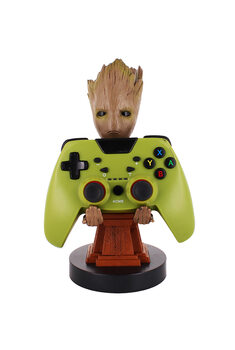 Figuras Marvel - Groot (Cable Guy)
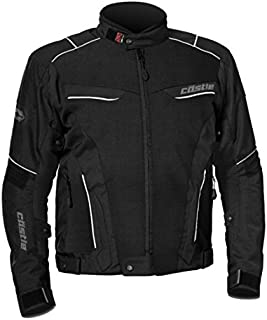Castle Max Air Mens Motorycle Jacket - Black - XL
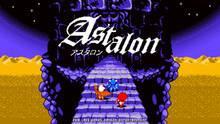 Imagen 4 de Astalon: Tears of the Earth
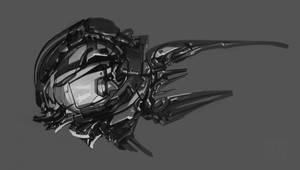mechanical fish by Putrenko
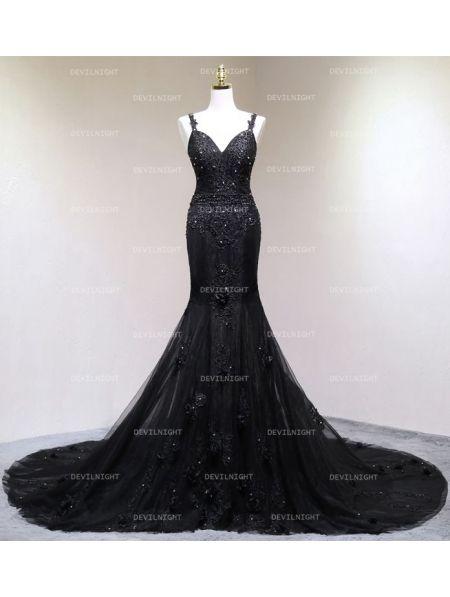 Black Gothic Beading Mermaid Gorgeous Wedding Dress - Devilnight.co.uk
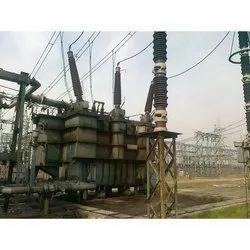 Transformer Oil Leakage Service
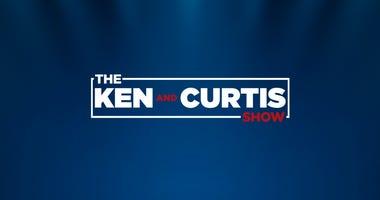 Ken & Curtis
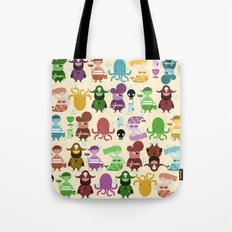 pirate pattern Tote Bag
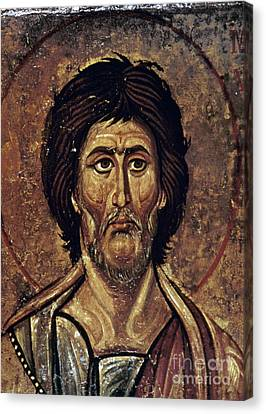 Russian Icon Canvas Print - Moses by Granger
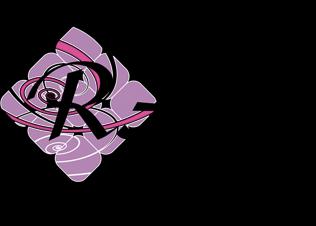 کانال RAD design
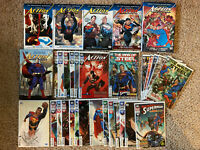 Superman Action Comics 1 2 3 4-14 TPB HC Graphic Novel Lot Vol Rebirth Complete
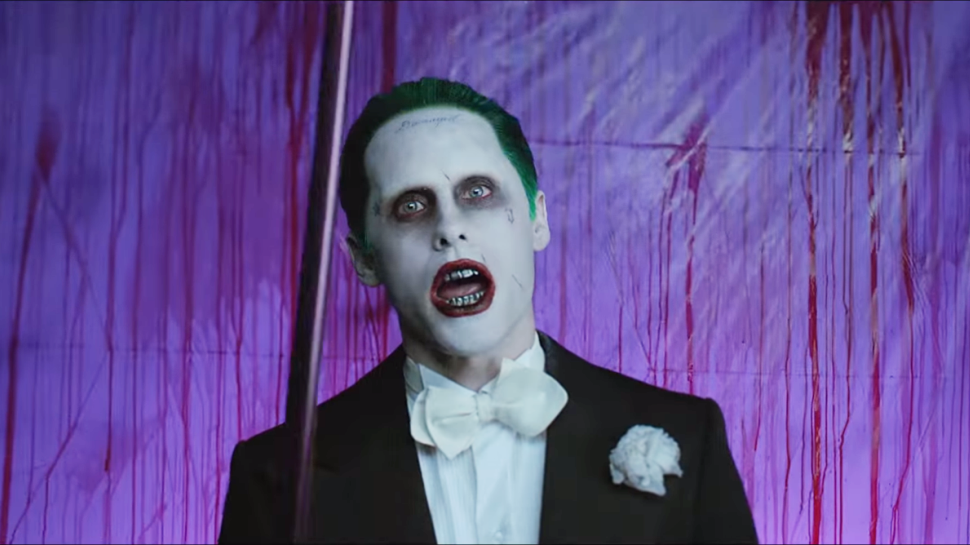 Jared Leto Talks Joker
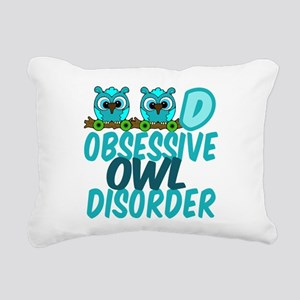 Pretty Owl Rectangular Canvas Pillow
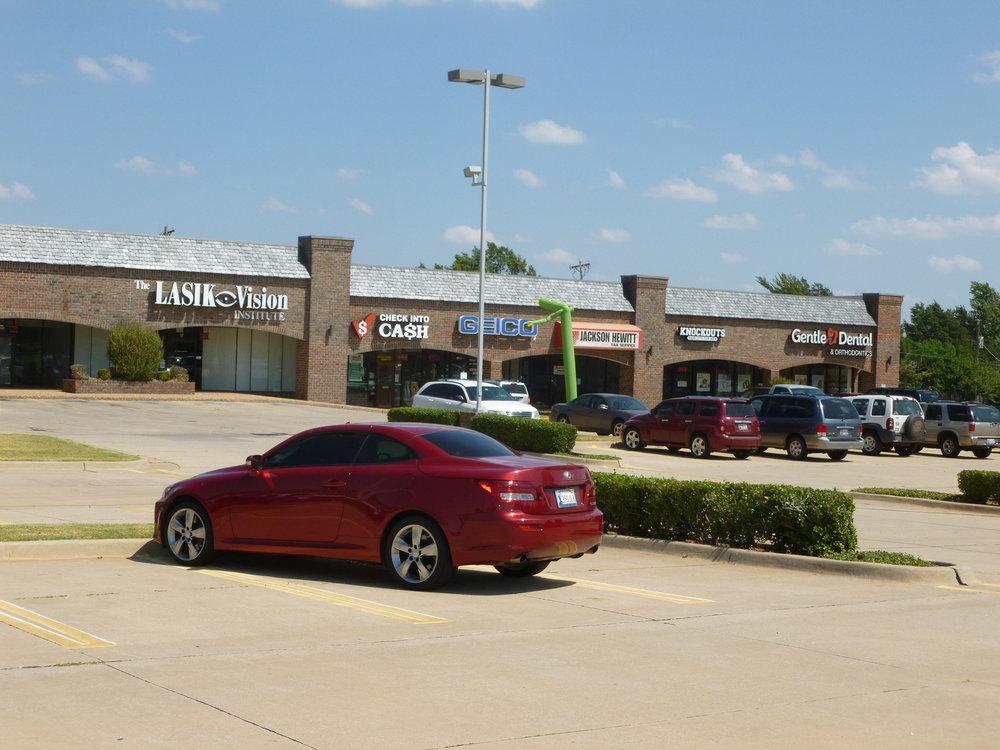 Retail Oklahoma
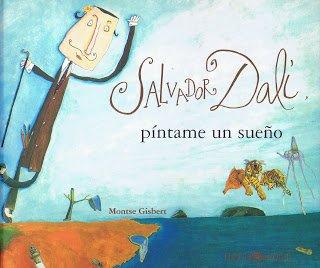 libros-de-arte-para-niños-totenart 04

PROBLEM TO WORK ON:
Your copy should consist only of the lines from the one containing "pirate pattern Tote Bag" through the last line of the entries above, reproduced exactly, without pictures.

ANSWER TO THE PROBLEM:
 pirate pattern Tote Bag
 Russian Icon Canvas Print - Moses by Granger
 کانال RAD design
 Superman Action Comics 1 2 3 4-14 TPB HC Graphic Novel Lot Vol Rebirth Complete
 Jared Leto Talks Joker
 Pretty Owl Rectangular Canvas Pillow
 Retail Oklahoma
 libros-de-arte-para-niños-totenart 04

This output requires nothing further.